→ **Your instructions**:
Copy the records exactly. Every line must match.

→ **Records for processing**:
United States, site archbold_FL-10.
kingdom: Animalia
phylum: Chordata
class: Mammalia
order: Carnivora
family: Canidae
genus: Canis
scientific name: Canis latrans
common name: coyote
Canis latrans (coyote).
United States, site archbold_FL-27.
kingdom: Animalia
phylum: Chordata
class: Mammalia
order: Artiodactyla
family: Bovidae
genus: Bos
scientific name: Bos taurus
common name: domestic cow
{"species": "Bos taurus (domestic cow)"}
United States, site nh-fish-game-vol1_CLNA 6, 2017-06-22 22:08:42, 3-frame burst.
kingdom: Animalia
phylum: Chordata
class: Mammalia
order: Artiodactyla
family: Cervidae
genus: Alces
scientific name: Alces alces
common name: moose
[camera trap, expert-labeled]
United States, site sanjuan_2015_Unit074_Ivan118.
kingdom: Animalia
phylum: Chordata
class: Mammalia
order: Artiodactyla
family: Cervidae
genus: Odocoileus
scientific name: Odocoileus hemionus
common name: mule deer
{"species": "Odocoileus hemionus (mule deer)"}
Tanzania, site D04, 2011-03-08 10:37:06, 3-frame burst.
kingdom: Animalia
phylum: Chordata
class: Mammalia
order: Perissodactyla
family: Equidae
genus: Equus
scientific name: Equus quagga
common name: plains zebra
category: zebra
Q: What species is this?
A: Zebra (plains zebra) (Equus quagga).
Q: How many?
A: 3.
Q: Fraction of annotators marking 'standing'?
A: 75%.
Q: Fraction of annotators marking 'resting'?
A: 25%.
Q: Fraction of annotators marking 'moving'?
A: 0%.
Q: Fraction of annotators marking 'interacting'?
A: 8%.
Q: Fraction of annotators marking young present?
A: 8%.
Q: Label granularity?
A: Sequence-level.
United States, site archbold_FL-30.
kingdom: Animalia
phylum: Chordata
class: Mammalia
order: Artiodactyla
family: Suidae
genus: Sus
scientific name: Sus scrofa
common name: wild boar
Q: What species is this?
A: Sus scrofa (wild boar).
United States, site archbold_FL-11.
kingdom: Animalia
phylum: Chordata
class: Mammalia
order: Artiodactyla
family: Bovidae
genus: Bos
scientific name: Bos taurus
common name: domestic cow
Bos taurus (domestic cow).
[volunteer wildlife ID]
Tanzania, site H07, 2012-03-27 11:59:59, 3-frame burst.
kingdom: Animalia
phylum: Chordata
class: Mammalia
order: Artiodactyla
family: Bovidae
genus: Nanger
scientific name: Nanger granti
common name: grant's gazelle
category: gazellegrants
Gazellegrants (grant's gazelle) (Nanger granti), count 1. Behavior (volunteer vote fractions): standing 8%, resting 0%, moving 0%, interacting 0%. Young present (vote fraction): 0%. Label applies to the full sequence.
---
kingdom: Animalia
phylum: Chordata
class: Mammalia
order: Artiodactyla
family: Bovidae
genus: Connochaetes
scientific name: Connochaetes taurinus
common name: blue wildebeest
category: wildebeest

→ **Output**:
United States, site archbold_FL-10.
kingdom: Animalia
phylum: Chordata
class: Mammalia
order: Carnivora
family: Canidae
genus: Canis
scientific name: Canis latrans
common name: coyote
Canis latrans (coyote).
United States, site archbold_FL-27.
kingdom: Animalia
phylum: Chordata
class: Mammalia
order: Artiodactyla
family: Bovidae
genus: Bos
scientific name: Bos taurus
common name: domestic cow
{"species": "Bos taurus (domestic cow)"}
United States, site nh-fish-game-vol1_CLNA 6, 2017-06-22 22:08:42, 3-frame burst.
kingdom: Animalia
phylum: Chordata
class: Mammalia
order: Artiodactyla
family: Cervidae
genus: Alces
scientific name: Alces alces
common name: moose
[camera trap, expert-labeled]
United States, site sanjuan_2015_Unit074_Ivan118.
kingdom: Animalia
phylum: Chordata
class: Mammalia
order: Artiodactyla
family: Cervidae
genus: Odocoileus
scientific name: Odocoileus hemionus
common name: mule deer
{"species": "Odocoileus hemionus (mule deer)"}
Tanzania, site D04, 2011-03-08 10:37:06, 3-frame burst.
kingdom: Animalia
phylum: Chordata
class: Mammalia
order: Perissodactyla
family: Equidae
genus: Equus
scientific name: Equus quagga
common name: plains zebra
category: zebra
Q: What species is this?
A: Zebra (plains zebra) (Equus quagga).
Q: How many?
A: 3.
Q: Fraction of annotators marking 'standing'?
A: 75%.
Q: Fraction of annotators marking 'resting'?
A: 25%.
Q: Fraction of annotators marking 'moving'?
A: 0%.
Q: Fraction of annotators marking 'interacting'?
A: 8%.
Q: Fraction of annotators marking young present?
A: 8%.
Q: Label granularity?
A: Sequence-level.
United States, site archbold_FL-30.
kingdom: Animalia
phylum: Chordata
class: Mammalia
order: Artiodactyla
family: Suidae
genus: Sus
scientific name: Sus scrofa
common name: wild boar
Q: What species is this?
A: Sus scrofa (wild boar).
United States, site archbold_FL-11.
kingdom: Animalia
phylum: Chordata
class: Mammalia
order: Artiodactyla
family: Bovidae
genus: Bos
scientific name: Bos taurus
common name: domestic cow
Bos taurus (domestic cow).
[volunteer wildlife ID]
Tanzania, site H07, 2012-03-27 11:59:59, 3-frame burst.
kingdom: Animalia
phylum: Chordata
class: Mammalia
order: Artiodactyla
family: Bovidae
genus: Nanger
scientific name: Nanger granti
common name: grant's gazelle
category: gazellegrants
Gazellegrants (grant's gazelle) (Nanger granti), count 1. Behavior (volunteer vote fractions): standing 8%, resting 0%, moving 0%, interacting 0%. Young present (vote fraction): 0%. Label applies to the full sequence.
---
kingdom: Animalia
phylum: Chordata
class: Mammalia
order: Artiodactyla
family: Bovidae
genus: Connochaetes
scientific name: Connochaetes taurinus
common name: blue wildebeest
category: wildebeest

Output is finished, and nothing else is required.